═══ INFORMATION PROVIDED

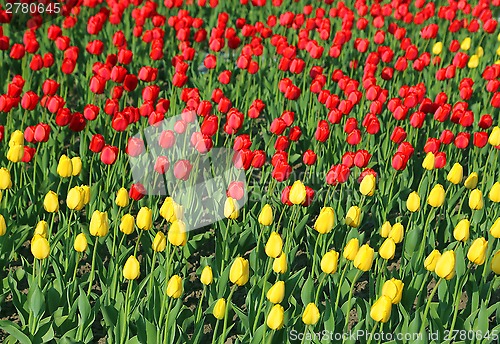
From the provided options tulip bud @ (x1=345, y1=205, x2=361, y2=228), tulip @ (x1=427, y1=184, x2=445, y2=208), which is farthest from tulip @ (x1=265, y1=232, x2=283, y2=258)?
tulip @ (x1=427, y1=184, x2=445, y2=208)

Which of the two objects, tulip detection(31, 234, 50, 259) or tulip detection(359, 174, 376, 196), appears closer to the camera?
tulip detection(31, 234, 50, 259)

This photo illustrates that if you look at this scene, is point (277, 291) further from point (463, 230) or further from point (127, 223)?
point (463, 230)

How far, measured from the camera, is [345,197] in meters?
4.69

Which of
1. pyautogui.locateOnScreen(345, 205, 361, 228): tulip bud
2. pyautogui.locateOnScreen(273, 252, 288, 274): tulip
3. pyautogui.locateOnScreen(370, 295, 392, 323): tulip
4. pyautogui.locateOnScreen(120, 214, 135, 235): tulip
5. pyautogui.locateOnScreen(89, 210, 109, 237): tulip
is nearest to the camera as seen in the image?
pyautogui.locateOnScreen(370, 295, 392, 323): tulip

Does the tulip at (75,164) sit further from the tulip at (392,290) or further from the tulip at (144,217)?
the tulip at (392,290)

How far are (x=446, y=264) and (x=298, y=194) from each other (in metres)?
0.82

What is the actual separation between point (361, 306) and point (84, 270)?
5.12ft

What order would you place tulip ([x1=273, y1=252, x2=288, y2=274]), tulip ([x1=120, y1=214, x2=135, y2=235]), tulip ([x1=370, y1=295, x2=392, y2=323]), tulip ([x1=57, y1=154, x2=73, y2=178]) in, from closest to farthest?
tulip ([x1=370, y1=295, x2=392, y2=323]) → tulip ([x1=273, y1=252, x2=288, y2=274]) → tulip ([x1=120, y1=214, x2=135, y2=235]) → tulip ([x1=57, y1=154, x2=73, y2=178])

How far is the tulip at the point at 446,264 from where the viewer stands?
2.93m

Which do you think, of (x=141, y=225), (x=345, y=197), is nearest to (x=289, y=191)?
(x=141, y=225)

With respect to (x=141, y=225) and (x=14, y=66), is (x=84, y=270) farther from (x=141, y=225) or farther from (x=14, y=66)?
(x=14, y=66)

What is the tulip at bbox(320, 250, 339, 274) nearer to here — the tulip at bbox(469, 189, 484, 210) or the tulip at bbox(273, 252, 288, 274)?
the tulip at bbox(273, 252, 288, 274)

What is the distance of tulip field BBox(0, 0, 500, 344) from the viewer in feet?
10.7

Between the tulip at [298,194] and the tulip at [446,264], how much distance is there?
0.76 meters
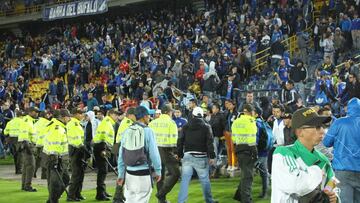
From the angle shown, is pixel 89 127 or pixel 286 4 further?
pixel 286 4

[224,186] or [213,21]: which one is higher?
[213,21]

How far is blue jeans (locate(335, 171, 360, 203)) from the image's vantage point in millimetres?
7840

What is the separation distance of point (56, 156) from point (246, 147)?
362 cm

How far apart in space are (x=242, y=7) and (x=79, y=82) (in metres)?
9.17

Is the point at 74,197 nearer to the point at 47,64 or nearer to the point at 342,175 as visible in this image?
the point at 342,175

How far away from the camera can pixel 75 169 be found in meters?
12.9

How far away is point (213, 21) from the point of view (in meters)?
28.9

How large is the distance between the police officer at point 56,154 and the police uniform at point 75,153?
62cm

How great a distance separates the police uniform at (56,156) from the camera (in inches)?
455

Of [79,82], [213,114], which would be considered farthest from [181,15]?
[213,114]

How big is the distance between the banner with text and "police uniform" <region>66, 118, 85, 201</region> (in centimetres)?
2354

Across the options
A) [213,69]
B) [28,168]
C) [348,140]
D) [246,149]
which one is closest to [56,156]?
[28,168]

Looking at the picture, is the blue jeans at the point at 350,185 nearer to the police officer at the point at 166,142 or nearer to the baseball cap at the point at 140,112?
the baseball cap at the point at 140,112

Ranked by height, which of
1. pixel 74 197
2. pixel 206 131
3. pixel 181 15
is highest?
pixel 181 15
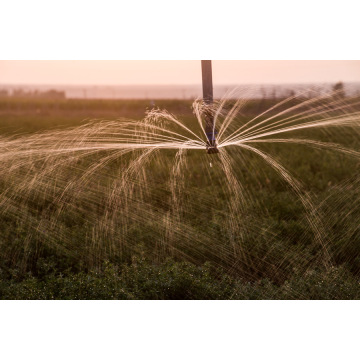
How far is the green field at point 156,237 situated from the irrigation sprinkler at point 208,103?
0.08 meters

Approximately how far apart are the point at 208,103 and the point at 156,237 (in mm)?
755

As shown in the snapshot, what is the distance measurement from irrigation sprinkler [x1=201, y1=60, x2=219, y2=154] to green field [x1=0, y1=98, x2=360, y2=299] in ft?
0.25

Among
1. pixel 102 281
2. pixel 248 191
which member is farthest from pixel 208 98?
pixel 102 281

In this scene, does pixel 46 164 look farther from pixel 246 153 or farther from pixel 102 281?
pixel 246 153

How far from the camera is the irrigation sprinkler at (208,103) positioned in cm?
235

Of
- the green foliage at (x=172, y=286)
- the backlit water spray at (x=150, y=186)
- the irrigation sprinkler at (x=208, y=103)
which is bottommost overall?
the green foliage at (x=172, y=286)

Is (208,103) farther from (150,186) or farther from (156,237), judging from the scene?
(156,237)

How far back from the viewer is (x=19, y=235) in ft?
8.11

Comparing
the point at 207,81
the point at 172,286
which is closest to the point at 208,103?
the point at 207,81

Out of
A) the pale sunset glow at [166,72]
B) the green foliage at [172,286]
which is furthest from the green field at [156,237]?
the pale sunset glow at [166,72]

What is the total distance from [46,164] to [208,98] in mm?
930

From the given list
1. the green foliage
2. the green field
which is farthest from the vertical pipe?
the green foliage

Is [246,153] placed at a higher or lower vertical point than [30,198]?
higher

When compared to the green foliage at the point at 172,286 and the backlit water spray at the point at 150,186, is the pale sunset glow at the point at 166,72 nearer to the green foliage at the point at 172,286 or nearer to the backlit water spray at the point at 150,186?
the backlit water spray at the point at 150,186
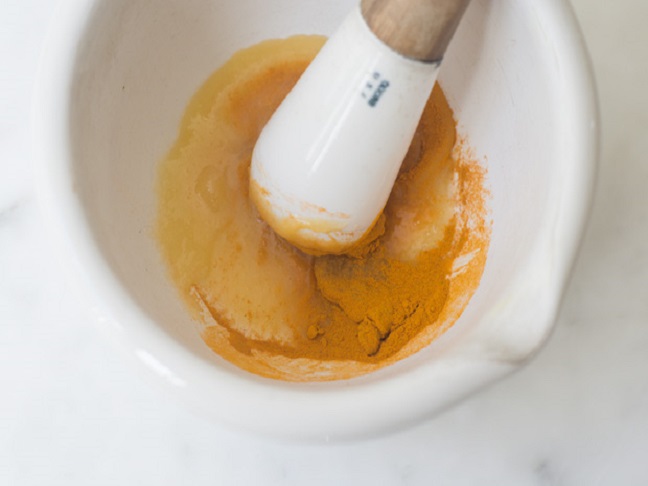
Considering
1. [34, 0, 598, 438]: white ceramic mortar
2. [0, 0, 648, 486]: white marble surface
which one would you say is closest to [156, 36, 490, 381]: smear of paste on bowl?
[34, 0, 598, 438]: white ceramic mortar

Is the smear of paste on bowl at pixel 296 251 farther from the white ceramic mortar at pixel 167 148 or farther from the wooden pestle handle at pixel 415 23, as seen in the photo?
the wooden pestle handle at pixel 415 23

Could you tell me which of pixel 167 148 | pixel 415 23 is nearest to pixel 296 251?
pixel 167 148

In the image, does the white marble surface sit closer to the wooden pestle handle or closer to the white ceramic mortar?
the white ceramic mortar

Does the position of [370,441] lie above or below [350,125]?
below

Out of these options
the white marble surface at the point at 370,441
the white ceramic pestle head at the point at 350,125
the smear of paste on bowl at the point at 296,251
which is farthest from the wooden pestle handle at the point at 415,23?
the white marble surface at the point at 370,441

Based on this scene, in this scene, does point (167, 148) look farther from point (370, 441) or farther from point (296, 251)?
point (370, 441)

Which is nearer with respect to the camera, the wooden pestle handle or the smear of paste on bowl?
the wooden pestle handle

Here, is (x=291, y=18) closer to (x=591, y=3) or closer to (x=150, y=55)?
(x=150, y=55)
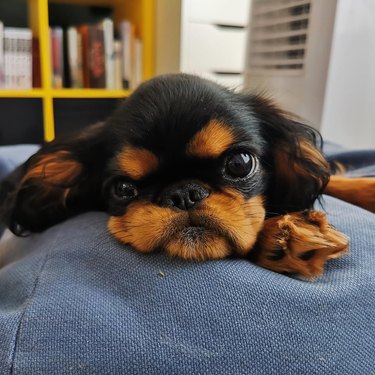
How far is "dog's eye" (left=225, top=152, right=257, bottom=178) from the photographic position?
778mm

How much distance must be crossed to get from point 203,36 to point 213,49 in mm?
95

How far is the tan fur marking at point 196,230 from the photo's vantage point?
674 mm

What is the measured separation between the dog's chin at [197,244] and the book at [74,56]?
216cm

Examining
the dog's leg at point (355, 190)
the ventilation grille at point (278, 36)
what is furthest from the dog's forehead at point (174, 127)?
the ventilation grille at point (278, 36)

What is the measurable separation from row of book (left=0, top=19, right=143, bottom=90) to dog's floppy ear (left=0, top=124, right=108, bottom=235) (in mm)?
1648

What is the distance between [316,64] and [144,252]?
152 centimetres

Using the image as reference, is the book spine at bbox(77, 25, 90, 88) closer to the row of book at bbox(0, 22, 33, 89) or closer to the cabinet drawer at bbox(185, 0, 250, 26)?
the row of book at bbox(0, 22, 33, 89)

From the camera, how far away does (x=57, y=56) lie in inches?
101

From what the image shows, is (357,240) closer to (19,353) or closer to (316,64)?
(19,353)

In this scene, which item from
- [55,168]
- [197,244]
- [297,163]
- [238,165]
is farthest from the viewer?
[55,168]

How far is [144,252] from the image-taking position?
0.70 meters

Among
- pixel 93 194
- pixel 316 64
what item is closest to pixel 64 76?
pixel 316 64

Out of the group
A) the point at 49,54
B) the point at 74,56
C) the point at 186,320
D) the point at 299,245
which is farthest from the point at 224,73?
the point at 186,320

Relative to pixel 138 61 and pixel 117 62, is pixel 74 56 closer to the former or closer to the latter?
pixel 117 62
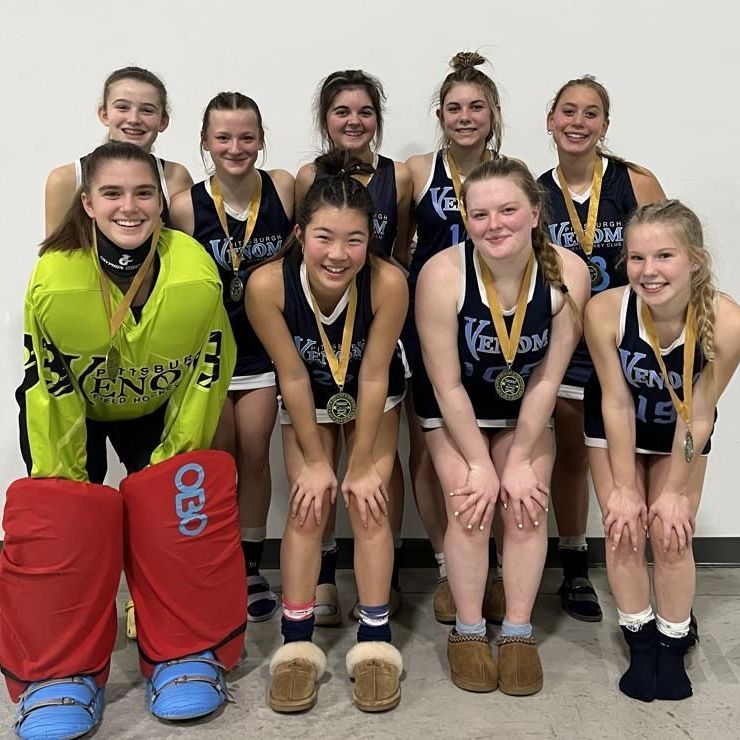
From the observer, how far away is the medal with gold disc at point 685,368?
6.70 feet

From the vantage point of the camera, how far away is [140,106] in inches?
93.4

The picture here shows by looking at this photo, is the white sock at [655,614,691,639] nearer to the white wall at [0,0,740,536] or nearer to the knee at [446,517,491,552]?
the knee at [446,517,491,552]

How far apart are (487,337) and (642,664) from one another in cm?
83

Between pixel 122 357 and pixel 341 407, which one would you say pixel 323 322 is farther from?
pixel 122 357

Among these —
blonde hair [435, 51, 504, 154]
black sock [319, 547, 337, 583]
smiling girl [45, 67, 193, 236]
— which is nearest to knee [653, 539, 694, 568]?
black sock [319, 547, 337, 583]

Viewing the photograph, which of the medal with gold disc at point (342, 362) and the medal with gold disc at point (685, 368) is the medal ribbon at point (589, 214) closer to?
the medal with gold disc at point (685, 368)

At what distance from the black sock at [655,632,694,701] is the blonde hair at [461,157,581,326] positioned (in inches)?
30.4

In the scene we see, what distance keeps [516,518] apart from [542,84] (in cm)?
135

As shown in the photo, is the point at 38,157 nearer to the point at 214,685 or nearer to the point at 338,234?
the point at 338,234

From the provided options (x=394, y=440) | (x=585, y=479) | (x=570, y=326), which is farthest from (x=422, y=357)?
(x=585, y=479)

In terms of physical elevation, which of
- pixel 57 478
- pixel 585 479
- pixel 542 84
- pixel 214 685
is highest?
pixel 542 84

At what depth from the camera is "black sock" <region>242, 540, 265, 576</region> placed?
2.60 metres

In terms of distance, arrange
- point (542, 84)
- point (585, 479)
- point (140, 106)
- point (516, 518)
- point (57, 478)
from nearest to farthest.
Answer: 1. point (57, 478)
2. point (516, 518)
3. point (140, 106)
4. point (585, 479)
5. point (542, 84)

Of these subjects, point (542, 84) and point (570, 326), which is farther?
point (542, 84)
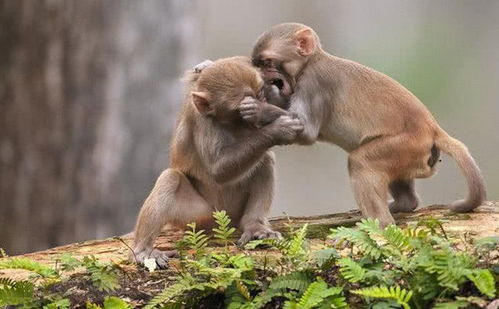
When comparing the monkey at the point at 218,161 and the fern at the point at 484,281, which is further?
the monkey at the point at 218,161

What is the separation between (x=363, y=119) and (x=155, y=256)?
268 cm

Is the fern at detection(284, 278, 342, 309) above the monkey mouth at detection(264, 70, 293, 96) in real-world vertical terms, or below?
below

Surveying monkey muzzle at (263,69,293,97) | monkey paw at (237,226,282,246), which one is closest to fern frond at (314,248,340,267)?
monkey paw at (237,226,282,246)

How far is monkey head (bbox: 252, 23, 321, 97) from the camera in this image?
1061 centimetres

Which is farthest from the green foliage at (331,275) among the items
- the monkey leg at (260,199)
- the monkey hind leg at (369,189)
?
the monkey leg at (260,199)

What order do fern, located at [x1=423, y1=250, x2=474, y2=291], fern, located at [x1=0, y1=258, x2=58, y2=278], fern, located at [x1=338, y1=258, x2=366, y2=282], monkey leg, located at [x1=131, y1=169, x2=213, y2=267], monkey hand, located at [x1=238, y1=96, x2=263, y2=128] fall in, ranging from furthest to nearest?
monkey hand, located at [x1=238, y1=96, x2=263, y2=128], monkey leg, located at [x1=131, y1=169, x2=213, y2=267], fern, located at [x1=0, y1=258, x2=58, y2=278], fern, located at [x1=338, y1=258, x2=366, y2=282], fern, located at [x1=423, y1=250, x2=474, y2=291]

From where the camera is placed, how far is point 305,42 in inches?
425

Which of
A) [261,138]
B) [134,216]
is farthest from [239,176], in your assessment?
[134,216]

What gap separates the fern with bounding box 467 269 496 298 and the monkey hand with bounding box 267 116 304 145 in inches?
111

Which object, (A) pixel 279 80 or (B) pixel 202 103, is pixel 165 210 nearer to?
(B) pixel 202 103

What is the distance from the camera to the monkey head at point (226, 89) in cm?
961

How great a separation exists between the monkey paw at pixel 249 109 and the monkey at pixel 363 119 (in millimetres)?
678

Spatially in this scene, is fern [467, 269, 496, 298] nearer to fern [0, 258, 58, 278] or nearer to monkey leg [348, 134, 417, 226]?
monkey leg [348, 134, 417, 226]

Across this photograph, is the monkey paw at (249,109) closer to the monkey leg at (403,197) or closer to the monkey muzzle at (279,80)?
the monkey muzzle at (279,80)
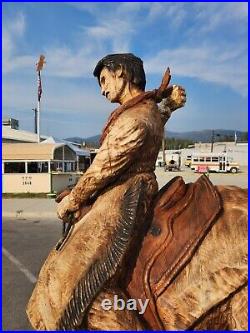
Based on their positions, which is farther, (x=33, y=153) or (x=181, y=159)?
(x=181, y=159)

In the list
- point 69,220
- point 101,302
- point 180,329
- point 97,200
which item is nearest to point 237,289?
point 180,329

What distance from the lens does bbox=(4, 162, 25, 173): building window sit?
14406 mm

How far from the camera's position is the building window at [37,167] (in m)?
14.4

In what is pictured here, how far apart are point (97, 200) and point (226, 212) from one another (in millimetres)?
560

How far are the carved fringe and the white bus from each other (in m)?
30.6

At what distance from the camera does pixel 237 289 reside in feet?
4.66

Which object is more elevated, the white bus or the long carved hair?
the long carved hair

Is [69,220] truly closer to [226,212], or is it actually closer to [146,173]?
[146,173]

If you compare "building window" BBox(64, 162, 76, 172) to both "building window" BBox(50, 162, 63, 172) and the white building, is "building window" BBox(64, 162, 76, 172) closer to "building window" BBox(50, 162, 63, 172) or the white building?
"building window" BBox(50, 162, 63, 172)

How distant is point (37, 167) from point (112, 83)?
522 inches

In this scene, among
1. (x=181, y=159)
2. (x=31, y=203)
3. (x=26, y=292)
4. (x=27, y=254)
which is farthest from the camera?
(x=181, y=159)

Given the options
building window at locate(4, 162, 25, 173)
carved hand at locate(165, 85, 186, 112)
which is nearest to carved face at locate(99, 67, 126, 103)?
carved hand at locate(165, 85, 186, 112)

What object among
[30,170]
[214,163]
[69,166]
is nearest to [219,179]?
[214,163]

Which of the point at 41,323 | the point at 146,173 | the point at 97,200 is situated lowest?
the point at 41,323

══════

PROBLEM TO SOLVE:
Can you copy out, word for word, the part of the material that opens with the line containing "At what distance from the black" and closes with the line containing "1061 centimetres", including both of those lines and leaving out the pictures?

SOLUTION TO THE EXERCISE:
At what distance from the black sock at [655,632,694,701] is the blonde hair at [461,157,581,326] positioned (in inches)?
30.4

In the scene we see, what distance keeps [516,518] apart from [542,84] (in cm)?
135

As shown in the photo, is the point at 38,157 nearer to the point at 214,685 or nearer to the point at 338,234?
the point at 338,234

From the provided options (x=394, y=440) | (x=585, y=479) | (x=570, y=326), which is farthest from (x=422, y=357)?
(x=585, y=479)

In terms of physical elevation, which of
- pixel 57 478
- pixel 585 479
- pixel 542 84
- pixel 214 685
is highest?
pixel 542 84

At what depth from the camera is "black sock" <region>242, 540, 265, 576</region> placed?
2.60 metres

In terms of distance, arrange
- point (542, 84)
- point (585, 479)
- point (140, 106)
- point (516, 518)
- point (57, 478)
from nearest to farthest.
Answer: 1. point (57, 478)
2. point (516, 518)
3. point (140, 106)
4. point (585, 479)
5. point (542, 84)

Of these subjects, point (542, 84) and point (570, 326), which is farther?
point (542, 84)
When comparing the monkey at the point at 218,161 and the fern at the point at 484,281, which is further?
the monkey at the point at 218,161

What is the separation between (x=363, y=119) and (x=155, y=256)?
268 cm

Is the fern at detection(284, 278, 342, 309) above the monkey mouth at detection(264, 70, 293, 96) in real-world vertical terms, or below?
below

Surveying monkey muzzle at (263,69,293,97) | monkey paw at (237,226,282,246), which one is closest to fern frond at (314,248,340,267)?
monkey paw at (237,226,282,246)

How far is monkey head (bbox: 252, 23, 321, 97) from the camera in this image?
1061 centimetres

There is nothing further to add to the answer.